SEMARANG, Cakram.net – Pemerintah Provinsi Jawa Tengah mempertegas komitmennya dalam mencegah praktik korupsi di sektor pengadaan barang dan jasa (PBJ). Strategi yang diusung tidak hanya menyasar profesionalisme pejabat, tetapi juga kemampuan mengelola informasi di media sosial guna menjaga kepercayaan publik.
Asisten Administrasi Setda Provinsi Jawa Tengah, Dhoni Widianto, menyatakan bahwa penguatan ini merupakan tindak lanjut arahan Gubernur Ahmad Luthfi dan KPK. Berdasarkan data KPK periode 2004–2015, sektor PBJ menyumbang 25 persen atau 446 kasus korupsi di Indonesia.
“Pencegahan korupsi dalam PBJ bukan lagi pilihan, tetapi sebuah keharusan. Kita tidak boleh memberi ruang sedikit pun terhadap penyimpangan,” tegas Dhoni saat membuka kegiatan strategi pencegahan korupsi di Kantor Gubernur Jateng, Kamis 16 April 2026.
Dhoni menekankan, aturan dan sistem saja tidak cukup. Kunci utama pencegahan terletak pada pembangunan budaya kerja yang berintegritas.
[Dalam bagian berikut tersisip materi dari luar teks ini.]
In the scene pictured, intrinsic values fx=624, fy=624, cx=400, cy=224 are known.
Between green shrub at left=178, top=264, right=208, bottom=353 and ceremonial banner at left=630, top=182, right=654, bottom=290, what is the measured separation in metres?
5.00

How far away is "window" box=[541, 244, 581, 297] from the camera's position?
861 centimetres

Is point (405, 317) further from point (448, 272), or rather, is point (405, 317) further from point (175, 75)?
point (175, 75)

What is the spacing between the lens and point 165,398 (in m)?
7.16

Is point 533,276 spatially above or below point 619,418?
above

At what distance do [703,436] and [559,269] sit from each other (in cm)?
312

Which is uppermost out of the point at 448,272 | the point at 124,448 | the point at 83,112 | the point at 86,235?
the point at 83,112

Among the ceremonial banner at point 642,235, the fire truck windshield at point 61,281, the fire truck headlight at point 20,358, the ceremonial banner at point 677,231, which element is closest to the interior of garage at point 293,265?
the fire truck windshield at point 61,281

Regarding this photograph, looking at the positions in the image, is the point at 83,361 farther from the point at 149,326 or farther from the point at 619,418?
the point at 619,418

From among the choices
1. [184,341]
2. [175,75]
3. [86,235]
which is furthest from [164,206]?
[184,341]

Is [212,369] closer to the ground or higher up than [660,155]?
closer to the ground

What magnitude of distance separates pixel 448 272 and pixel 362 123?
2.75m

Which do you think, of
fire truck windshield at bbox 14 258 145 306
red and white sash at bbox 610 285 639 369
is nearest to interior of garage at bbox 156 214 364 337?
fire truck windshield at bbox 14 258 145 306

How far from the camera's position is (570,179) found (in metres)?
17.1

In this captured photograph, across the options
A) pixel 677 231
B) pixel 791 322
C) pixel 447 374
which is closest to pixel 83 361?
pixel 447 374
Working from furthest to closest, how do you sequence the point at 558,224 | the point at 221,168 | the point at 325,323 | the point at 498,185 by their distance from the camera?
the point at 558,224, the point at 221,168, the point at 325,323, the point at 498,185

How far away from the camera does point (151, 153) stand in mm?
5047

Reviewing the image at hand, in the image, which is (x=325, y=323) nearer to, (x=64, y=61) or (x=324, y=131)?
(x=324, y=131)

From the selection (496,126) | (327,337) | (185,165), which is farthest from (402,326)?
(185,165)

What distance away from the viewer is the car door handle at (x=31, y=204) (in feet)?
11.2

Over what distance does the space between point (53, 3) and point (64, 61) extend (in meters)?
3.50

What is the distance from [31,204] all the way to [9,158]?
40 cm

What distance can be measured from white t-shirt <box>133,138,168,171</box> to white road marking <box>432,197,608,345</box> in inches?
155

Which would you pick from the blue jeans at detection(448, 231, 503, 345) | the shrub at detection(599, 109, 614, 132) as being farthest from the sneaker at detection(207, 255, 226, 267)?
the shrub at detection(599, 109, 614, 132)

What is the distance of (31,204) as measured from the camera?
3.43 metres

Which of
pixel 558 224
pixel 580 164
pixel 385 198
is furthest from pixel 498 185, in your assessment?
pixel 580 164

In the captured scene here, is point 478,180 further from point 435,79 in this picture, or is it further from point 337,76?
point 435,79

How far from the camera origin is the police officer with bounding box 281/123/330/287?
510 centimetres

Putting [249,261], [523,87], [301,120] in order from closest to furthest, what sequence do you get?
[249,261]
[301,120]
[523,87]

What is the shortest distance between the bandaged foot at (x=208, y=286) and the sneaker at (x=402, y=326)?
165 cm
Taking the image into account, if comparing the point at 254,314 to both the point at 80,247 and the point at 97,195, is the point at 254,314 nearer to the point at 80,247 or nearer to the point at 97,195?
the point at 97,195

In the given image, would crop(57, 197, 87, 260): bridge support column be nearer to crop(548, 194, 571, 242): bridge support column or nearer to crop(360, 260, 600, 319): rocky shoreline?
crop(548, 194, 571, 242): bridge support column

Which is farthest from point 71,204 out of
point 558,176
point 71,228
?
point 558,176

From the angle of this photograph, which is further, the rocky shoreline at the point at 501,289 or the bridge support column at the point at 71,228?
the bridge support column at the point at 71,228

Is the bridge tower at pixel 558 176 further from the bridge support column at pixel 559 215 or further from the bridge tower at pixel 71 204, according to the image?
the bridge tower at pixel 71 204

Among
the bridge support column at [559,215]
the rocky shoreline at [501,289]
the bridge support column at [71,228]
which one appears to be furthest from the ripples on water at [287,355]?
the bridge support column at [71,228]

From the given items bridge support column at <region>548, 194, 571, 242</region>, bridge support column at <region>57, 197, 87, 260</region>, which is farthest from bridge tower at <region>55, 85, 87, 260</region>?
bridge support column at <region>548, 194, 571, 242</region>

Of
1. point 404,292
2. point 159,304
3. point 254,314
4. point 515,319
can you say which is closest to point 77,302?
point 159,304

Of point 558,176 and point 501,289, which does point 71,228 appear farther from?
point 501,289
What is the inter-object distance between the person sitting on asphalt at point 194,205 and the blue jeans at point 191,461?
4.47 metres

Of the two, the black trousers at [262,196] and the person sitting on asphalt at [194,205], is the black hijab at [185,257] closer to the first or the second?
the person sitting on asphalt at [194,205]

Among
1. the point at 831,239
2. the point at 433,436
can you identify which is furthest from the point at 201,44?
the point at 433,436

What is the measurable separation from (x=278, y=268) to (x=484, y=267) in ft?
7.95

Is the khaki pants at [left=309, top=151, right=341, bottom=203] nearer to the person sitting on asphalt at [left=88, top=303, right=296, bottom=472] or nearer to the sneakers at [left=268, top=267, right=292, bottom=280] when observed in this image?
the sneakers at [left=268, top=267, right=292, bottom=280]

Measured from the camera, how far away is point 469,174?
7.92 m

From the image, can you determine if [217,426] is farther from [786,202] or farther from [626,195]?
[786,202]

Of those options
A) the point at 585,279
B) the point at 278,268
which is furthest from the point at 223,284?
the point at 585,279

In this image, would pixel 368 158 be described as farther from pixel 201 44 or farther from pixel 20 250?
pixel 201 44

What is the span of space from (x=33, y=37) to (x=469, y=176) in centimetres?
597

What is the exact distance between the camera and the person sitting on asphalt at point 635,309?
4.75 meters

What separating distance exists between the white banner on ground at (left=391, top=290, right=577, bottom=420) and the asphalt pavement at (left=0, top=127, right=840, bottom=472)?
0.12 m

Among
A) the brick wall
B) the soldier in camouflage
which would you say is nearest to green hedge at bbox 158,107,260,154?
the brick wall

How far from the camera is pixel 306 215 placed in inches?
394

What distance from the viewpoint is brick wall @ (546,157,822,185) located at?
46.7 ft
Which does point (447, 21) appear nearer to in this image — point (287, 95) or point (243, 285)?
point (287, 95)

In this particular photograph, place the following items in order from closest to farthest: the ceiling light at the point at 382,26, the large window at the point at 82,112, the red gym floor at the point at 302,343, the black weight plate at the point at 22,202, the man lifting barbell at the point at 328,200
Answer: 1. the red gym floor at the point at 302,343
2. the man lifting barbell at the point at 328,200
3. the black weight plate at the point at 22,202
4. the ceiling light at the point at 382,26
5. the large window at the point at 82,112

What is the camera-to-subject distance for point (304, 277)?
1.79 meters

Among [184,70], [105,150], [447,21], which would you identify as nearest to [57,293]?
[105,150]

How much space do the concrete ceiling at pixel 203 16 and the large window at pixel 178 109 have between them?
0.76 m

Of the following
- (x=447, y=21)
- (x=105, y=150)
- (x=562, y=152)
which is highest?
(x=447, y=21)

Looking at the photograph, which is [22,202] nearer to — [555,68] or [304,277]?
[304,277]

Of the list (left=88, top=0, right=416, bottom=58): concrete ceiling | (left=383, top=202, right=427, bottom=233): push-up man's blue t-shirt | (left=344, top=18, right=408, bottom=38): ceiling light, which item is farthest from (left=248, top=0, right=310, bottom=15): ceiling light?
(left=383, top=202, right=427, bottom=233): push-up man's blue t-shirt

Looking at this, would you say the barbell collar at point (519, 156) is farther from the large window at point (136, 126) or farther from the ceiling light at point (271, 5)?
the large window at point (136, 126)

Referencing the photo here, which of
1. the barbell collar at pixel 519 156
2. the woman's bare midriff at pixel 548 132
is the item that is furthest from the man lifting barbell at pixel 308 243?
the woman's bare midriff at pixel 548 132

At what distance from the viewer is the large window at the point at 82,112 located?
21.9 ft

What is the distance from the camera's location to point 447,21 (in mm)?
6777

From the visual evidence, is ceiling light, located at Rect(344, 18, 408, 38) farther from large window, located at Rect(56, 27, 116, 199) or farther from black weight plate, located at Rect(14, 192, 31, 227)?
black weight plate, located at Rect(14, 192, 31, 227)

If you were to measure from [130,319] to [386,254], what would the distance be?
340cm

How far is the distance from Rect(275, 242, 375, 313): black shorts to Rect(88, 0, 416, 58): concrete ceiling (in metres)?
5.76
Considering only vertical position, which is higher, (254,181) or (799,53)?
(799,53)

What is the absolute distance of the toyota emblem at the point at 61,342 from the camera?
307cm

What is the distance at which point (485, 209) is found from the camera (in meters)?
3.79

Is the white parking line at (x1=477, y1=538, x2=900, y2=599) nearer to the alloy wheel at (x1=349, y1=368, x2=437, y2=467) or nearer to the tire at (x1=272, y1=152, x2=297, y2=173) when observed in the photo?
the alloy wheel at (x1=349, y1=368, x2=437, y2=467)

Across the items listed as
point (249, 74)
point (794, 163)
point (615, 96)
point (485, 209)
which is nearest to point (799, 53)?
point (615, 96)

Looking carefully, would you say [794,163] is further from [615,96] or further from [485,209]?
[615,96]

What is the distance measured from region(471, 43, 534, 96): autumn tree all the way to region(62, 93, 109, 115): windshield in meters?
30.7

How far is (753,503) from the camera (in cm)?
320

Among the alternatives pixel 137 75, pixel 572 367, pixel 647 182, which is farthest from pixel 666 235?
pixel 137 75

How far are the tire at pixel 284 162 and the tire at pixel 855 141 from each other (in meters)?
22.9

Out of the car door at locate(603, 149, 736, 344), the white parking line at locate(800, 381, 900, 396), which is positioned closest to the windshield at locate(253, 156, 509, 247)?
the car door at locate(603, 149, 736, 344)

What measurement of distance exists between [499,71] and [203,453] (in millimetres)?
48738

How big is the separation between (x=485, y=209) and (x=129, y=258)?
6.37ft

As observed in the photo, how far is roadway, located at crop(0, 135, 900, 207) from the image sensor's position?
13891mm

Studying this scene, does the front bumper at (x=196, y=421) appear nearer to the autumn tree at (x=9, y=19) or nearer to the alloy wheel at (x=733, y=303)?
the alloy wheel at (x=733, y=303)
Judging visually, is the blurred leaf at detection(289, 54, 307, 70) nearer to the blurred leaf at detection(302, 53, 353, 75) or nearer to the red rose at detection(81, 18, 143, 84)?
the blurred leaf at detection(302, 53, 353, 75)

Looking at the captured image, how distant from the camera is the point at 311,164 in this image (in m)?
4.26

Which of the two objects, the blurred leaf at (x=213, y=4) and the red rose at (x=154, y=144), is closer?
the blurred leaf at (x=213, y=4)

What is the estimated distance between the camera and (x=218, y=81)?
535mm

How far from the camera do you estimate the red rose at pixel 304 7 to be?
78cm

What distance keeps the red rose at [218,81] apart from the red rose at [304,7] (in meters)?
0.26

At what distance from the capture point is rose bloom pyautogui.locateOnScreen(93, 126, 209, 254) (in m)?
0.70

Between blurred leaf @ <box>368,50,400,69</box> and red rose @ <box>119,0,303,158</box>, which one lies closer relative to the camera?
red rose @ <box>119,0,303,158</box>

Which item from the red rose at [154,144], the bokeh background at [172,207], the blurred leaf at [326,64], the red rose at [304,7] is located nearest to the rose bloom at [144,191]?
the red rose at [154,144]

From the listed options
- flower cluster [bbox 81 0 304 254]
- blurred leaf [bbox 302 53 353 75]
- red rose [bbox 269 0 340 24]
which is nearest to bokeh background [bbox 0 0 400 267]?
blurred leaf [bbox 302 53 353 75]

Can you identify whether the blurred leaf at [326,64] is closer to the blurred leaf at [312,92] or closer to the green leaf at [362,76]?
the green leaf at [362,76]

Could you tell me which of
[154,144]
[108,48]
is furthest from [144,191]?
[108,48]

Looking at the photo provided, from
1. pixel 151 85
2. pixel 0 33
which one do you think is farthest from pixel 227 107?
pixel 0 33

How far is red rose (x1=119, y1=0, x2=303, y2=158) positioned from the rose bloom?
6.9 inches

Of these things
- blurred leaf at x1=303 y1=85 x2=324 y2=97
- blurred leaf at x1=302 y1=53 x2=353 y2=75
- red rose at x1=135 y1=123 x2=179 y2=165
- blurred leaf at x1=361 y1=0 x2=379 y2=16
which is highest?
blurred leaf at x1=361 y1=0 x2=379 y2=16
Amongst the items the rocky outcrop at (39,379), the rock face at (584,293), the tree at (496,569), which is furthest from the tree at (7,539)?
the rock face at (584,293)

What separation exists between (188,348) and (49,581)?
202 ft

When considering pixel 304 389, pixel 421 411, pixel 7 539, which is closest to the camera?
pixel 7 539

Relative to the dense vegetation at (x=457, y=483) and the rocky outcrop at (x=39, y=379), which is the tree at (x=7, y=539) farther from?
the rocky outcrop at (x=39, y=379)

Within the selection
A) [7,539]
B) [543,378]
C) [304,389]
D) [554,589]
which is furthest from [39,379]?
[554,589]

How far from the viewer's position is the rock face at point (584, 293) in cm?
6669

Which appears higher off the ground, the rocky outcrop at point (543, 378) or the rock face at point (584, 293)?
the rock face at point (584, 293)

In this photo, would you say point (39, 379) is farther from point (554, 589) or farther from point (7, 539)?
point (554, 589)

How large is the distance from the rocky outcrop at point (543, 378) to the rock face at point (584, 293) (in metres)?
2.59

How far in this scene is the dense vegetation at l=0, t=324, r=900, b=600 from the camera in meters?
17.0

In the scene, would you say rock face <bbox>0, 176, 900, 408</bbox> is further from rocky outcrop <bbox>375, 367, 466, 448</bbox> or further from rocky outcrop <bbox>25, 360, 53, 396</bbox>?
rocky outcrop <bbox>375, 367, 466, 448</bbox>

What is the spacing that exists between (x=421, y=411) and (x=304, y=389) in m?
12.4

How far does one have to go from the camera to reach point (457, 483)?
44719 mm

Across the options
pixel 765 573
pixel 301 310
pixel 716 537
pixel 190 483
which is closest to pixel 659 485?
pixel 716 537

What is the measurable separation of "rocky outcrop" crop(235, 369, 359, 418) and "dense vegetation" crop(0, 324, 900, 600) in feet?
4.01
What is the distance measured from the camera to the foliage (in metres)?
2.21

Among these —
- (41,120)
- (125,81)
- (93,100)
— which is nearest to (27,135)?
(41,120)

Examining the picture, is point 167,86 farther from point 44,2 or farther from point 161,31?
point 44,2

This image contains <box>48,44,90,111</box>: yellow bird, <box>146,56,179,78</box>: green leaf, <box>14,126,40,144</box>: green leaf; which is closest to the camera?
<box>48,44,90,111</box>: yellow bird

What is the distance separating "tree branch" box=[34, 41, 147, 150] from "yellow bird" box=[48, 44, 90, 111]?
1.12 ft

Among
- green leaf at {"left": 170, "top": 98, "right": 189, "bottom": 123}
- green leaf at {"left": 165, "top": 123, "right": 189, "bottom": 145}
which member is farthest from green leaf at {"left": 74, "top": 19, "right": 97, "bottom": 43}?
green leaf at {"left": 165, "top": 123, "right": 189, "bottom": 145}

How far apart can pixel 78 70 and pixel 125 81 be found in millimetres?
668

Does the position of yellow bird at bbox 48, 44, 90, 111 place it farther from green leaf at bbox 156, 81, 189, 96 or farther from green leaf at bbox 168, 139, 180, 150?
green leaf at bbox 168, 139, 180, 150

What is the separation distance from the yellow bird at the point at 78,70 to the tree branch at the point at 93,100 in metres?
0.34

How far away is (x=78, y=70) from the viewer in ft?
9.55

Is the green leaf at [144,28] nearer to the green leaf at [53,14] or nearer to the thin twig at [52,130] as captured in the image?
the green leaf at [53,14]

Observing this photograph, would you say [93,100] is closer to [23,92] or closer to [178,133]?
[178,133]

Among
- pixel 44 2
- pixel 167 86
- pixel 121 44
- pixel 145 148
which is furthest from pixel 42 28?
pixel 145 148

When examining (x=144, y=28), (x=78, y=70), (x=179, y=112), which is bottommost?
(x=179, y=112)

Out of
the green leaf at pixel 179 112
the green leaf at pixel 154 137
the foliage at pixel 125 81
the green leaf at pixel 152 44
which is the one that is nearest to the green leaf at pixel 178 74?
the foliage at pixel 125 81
Menurutnya, integritas harus tercermin dalam setiap keputusan dan tanggung jawab yang diemban oleh Unit Kerja Pengadaan Barang/Jasa (UKPBJ).
Selain integritas internal, Dhoni menyoroti pentingnya para pejabat pengadaan untuk “melek” media sosial. Di era disrupsi informasi, media sosial berperan vital sebagai alat transparansi kinerja dan sarana antisipasi terhadap opini publik.